# Extracted information:

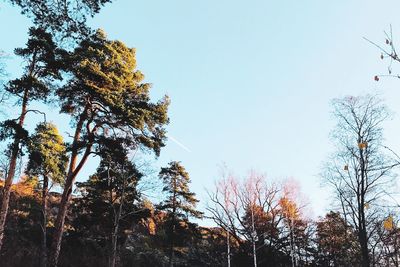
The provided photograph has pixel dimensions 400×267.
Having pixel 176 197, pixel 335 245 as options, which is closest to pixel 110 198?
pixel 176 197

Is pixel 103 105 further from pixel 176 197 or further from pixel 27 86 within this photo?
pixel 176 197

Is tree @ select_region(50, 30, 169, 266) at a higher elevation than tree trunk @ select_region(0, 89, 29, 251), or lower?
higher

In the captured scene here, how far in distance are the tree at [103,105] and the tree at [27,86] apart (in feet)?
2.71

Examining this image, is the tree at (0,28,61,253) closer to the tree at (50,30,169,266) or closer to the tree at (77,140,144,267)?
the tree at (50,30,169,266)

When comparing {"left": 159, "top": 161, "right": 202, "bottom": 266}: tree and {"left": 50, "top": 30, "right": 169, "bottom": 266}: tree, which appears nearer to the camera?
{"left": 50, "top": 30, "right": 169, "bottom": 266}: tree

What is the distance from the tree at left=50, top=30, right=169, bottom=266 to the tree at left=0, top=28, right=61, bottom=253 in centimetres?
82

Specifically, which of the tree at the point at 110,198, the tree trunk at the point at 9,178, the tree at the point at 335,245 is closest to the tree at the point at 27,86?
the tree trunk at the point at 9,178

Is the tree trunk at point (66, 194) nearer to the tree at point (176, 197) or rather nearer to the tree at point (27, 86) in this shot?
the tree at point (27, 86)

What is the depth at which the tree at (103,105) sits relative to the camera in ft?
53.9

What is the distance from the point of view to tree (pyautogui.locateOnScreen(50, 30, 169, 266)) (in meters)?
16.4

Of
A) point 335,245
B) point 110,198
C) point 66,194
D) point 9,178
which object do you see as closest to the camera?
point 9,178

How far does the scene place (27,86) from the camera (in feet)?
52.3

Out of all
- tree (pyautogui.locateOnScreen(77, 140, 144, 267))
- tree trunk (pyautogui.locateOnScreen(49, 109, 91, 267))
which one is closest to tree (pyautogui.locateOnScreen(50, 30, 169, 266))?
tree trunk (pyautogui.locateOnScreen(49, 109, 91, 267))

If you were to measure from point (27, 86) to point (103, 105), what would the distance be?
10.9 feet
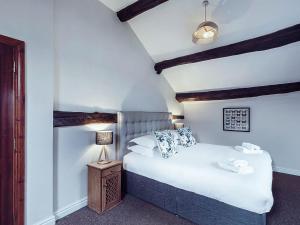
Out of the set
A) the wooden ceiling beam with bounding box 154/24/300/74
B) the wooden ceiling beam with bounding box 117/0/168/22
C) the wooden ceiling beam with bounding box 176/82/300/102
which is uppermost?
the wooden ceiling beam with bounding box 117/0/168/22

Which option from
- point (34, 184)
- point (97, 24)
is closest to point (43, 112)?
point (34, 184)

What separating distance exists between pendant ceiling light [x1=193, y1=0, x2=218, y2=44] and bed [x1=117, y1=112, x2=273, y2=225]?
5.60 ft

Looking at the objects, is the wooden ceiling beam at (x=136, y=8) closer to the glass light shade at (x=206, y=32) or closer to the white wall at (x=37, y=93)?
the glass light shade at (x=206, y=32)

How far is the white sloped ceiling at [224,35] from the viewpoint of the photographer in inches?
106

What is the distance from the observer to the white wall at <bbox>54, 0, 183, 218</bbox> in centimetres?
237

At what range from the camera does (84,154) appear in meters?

...

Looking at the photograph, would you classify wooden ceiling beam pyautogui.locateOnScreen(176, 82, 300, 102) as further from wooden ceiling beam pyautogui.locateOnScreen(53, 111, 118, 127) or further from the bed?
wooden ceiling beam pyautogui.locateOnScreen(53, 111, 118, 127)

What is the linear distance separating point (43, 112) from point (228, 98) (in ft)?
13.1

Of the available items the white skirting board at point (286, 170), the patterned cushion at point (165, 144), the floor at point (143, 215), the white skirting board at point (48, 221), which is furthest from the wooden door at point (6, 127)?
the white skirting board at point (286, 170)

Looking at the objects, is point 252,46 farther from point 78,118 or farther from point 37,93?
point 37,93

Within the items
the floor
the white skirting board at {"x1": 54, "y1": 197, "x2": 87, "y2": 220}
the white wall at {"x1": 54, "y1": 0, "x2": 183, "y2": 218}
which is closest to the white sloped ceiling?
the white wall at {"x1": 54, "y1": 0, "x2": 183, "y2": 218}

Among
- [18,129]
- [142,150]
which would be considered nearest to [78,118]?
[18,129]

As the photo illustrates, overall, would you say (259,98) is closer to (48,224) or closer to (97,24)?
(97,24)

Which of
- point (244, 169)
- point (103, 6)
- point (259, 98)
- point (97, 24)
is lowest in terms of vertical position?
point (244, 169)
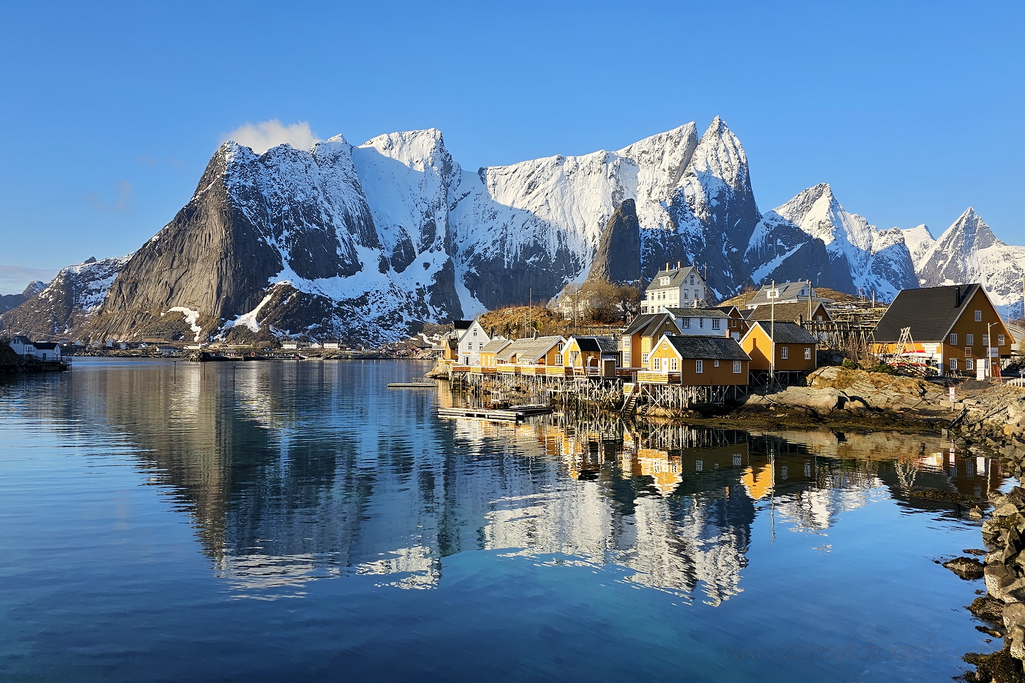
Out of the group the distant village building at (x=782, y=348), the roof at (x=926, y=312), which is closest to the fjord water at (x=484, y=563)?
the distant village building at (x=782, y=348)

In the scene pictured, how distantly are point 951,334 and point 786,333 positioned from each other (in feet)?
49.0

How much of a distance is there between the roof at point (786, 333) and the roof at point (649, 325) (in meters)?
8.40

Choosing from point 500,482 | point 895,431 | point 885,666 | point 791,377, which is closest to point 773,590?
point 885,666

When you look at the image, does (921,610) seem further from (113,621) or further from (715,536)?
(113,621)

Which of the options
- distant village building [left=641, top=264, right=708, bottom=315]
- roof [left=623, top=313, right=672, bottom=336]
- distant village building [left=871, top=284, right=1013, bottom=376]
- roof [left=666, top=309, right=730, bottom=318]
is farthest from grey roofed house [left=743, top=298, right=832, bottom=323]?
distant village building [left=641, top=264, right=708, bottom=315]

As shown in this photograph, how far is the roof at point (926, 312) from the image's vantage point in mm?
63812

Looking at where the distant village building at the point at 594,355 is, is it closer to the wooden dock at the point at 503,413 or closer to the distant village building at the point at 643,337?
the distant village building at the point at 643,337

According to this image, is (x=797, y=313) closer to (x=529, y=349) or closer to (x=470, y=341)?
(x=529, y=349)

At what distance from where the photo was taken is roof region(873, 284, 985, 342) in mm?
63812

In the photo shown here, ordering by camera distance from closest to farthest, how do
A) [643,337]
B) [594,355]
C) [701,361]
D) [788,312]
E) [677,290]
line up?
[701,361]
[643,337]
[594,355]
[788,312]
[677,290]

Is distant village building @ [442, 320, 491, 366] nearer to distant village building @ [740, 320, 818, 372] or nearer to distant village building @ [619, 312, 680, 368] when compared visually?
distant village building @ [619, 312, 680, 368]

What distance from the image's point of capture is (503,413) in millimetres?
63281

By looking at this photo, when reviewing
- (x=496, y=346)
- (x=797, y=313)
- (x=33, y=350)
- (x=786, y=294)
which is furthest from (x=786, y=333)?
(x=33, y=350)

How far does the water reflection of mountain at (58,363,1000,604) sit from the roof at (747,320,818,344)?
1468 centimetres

* * *

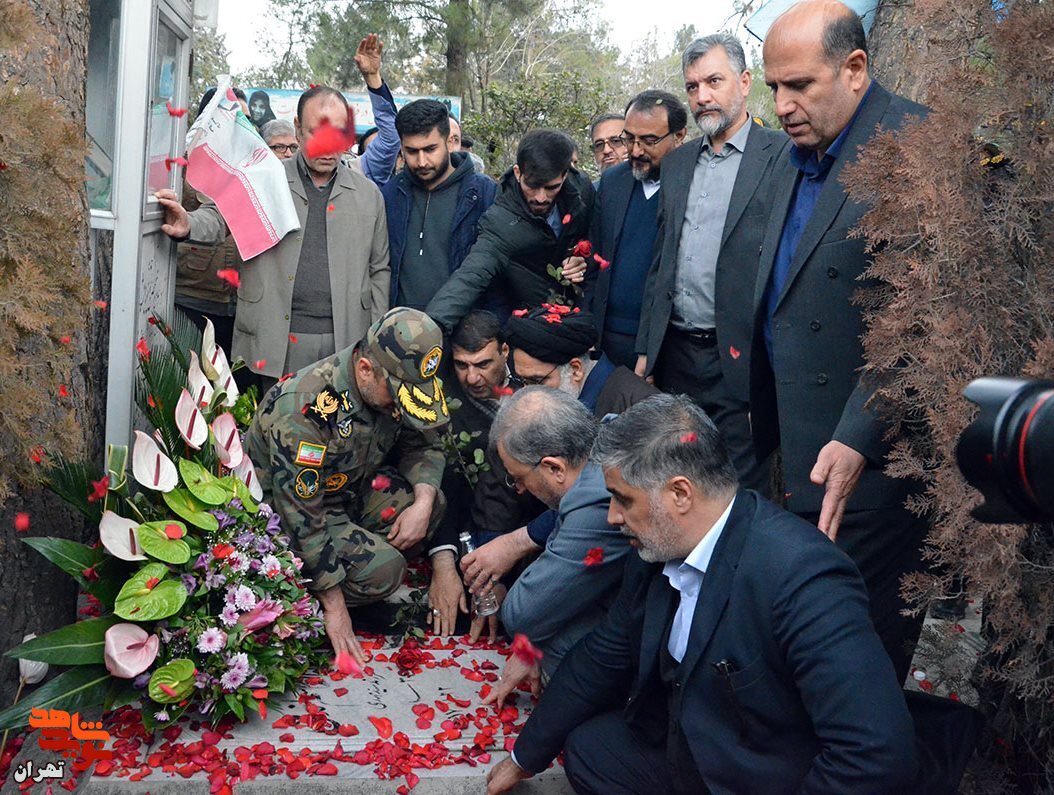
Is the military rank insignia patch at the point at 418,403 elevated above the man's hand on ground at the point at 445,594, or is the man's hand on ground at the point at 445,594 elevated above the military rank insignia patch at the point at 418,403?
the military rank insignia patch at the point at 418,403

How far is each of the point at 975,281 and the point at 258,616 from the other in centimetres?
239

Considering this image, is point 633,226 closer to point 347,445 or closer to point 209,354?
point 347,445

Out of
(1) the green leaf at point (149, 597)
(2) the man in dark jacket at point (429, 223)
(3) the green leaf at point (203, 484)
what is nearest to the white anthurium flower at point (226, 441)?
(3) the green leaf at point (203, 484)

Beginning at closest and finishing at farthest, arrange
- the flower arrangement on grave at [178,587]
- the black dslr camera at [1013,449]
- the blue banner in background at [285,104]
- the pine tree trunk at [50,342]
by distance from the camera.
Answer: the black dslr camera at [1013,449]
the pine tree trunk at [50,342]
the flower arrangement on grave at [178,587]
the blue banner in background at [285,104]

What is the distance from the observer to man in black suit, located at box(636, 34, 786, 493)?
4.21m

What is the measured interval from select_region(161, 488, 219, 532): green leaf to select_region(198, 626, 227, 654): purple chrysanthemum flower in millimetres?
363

# What to produce:
Copy out in full each line of the listing above that contains the word "separating".

# Written solution:
What separating distance exists between pendant ceiling light [x1=193, y1=0, x2=218, y2=44] and bed [x1=117, y1=112, x2=273, y2=225]?
What is the linear distance separating point (43, 112) from point (228, 98) (in ft)?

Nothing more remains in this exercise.